Extract each line of the listing that contains the string "point", treating uppercase and lowercase letters as different.
-- Begin Given data --
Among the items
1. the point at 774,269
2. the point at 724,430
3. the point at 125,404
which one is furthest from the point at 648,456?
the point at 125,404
-- End Given data --
* [Solved problem]:
1. the point at 774,269
2. the point at 724,430
3. the point at 125,404
which one is furthest from the point at 648,456?
the point at 125,404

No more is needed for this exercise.